Não havia ninguém para contar. Meu pai estava apavorado. Era 1946, 48, 50 … os homens não deveriam ter medo. Ou desamparado.

Em tudo isso, eu não tinha ideia de que estava sendo treinado para ser escritor.

Eu não contei a ninguém. Então, em um dia em que minha mãe estava limpa, ela me levou para a biblioteca da nossa pequena cidade agrícola, escondida no porão do único banco. Era o único lugar fresco durante os verões úmidos do nordeste. Os bibliotecários eram todas mulheres de uma certa idade.

Minha mãe me inscreveu no meu próprio cartão da biblioteca. Entrei na seção infantil e entendi que havia encontrado abrigo.

Eu leio todas as noites. O verão era melhor porque, mesmo depois de dormir, eu podia ler pelo longo e generoso crepúsculo oriental do lado de fora da janela ocidental. Eu li até meus olhos doerem. E, quando finalmente me arrastei para a cama, puxei as cobertas sobre o rosto e observei as histórias se desenrolando atrás das minhas pálpebras.

Por dez anos, li e observei atentamente minha mãe; então, vi-me observando o resto do mundo com quase tanta atenção: a maneira como o crepúsculo de dezembro transformou a neve em safira; como as folhas de bordo não eram apenas escarlate, mas cada vermelho na minha caixa de aquarela; como um relâmpago era uma abertura brilhante no céu da meia-noite.

Eu tinha doze anos na primeira vez que escrevi uma história. Era uma versão do nordeste de The Yearling, de Marjorie Kinnan Rawlings. O menino se tornou uma garotinha. O cervo se tornou um guaxinim. A devastação se tornou a demolição dos riachos e colinas da minha terra natal. De fato, a Kodak e a Xerox haviam se expandido. Subúrbios espalhados por toda parte. Na minha história, o guaxinim perdeu sua casa na floresta.

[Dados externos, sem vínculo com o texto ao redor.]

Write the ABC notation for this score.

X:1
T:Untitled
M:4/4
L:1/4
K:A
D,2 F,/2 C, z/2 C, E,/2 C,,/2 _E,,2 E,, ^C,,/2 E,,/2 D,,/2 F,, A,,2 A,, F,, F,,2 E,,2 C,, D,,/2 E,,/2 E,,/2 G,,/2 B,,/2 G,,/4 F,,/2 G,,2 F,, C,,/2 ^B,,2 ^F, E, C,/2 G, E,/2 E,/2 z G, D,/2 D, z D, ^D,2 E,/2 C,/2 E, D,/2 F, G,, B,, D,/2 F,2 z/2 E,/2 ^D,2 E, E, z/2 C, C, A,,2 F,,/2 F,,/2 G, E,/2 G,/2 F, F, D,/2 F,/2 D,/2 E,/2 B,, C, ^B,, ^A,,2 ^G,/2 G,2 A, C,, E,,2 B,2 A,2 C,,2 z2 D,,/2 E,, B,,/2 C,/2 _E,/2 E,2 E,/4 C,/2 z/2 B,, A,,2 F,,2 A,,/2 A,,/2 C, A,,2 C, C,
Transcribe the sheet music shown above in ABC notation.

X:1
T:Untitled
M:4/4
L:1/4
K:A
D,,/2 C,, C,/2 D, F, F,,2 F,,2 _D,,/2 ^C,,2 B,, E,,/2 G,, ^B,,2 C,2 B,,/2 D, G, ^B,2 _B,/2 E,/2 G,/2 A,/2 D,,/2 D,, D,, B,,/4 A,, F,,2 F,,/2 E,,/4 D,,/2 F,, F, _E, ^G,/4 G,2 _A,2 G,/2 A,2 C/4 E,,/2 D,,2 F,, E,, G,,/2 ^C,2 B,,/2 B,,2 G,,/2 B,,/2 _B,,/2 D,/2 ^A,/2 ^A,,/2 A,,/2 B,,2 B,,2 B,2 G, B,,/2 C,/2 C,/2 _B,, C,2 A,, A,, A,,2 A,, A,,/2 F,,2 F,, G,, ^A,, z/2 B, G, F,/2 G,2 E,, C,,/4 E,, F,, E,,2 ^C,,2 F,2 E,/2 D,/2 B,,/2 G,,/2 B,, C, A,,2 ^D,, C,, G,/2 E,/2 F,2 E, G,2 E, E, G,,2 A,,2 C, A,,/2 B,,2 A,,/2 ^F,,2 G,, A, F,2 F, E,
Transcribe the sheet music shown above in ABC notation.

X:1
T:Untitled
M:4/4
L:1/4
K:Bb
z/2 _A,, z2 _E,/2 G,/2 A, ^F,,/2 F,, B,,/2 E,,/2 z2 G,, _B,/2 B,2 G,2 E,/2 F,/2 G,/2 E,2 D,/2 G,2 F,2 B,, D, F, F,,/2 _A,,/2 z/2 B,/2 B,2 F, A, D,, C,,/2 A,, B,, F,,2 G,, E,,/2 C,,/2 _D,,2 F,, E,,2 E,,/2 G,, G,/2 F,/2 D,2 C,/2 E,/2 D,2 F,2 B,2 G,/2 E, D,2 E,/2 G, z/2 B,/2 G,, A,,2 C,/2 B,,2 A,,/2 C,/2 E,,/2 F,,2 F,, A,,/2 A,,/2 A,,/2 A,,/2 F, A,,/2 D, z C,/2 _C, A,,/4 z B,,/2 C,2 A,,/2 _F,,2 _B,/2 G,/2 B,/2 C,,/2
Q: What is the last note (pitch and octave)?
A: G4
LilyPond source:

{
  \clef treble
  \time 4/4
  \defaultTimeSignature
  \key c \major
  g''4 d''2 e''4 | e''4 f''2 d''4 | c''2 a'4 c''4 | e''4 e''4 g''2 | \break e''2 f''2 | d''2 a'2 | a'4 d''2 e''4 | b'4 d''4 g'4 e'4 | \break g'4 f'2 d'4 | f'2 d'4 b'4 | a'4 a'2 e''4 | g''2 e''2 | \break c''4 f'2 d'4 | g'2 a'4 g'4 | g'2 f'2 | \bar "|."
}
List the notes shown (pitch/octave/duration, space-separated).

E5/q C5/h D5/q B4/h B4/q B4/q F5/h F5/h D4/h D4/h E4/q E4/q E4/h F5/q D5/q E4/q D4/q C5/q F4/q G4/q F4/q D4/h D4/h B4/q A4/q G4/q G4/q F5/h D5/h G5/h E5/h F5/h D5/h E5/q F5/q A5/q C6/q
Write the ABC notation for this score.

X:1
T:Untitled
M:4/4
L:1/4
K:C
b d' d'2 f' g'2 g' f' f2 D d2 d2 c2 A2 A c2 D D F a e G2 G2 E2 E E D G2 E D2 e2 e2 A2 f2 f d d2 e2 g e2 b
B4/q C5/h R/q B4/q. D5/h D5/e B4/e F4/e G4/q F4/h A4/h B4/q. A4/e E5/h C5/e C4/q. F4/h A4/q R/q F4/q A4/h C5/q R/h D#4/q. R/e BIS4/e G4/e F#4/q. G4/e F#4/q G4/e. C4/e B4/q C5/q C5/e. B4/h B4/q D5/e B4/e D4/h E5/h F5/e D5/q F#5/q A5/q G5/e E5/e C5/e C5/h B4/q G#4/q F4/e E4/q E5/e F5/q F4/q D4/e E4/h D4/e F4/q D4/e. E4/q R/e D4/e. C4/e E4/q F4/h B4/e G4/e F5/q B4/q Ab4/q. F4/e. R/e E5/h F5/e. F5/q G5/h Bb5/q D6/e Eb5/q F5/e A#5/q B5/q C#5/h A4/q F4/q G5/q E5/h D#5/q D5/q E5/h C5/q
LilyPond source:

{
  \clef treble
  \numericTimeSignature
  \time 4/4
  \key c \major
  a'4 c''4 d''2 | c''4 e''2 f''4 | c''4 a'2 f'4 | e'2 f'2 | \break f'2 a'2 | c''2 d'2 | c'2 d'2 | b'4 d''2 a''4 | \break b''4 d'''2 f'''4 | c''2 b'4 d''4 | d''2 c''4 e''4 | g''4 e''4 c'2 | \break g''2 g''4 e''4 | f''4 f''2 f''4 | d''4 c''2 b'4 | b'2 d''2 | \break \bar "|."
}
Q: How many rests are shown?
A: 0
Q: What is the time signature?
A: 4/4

Havia detalhes abundantes: luz de safira, folhas carmesim alizarinas, relâmpagos brilhando no céu de julho, como um campo de tocos irregulares era uma carcaça.

Eu escrevi. Eu não tinha ideia do que estava fazendo. Eu não tinha ideia de que estava detalhando um mundo.

Para fazer: Sente-se, levante-se ou caminhe por 30 minutos. Não faça nada além de prestar atenção aos detalhes: luz, cores, som, cheiro, como o ar se move, luz e sombra. Escreva mais tarde e veja se os detalhes preenchem a escrita. Veja se eles fazem uma lasca do mundo.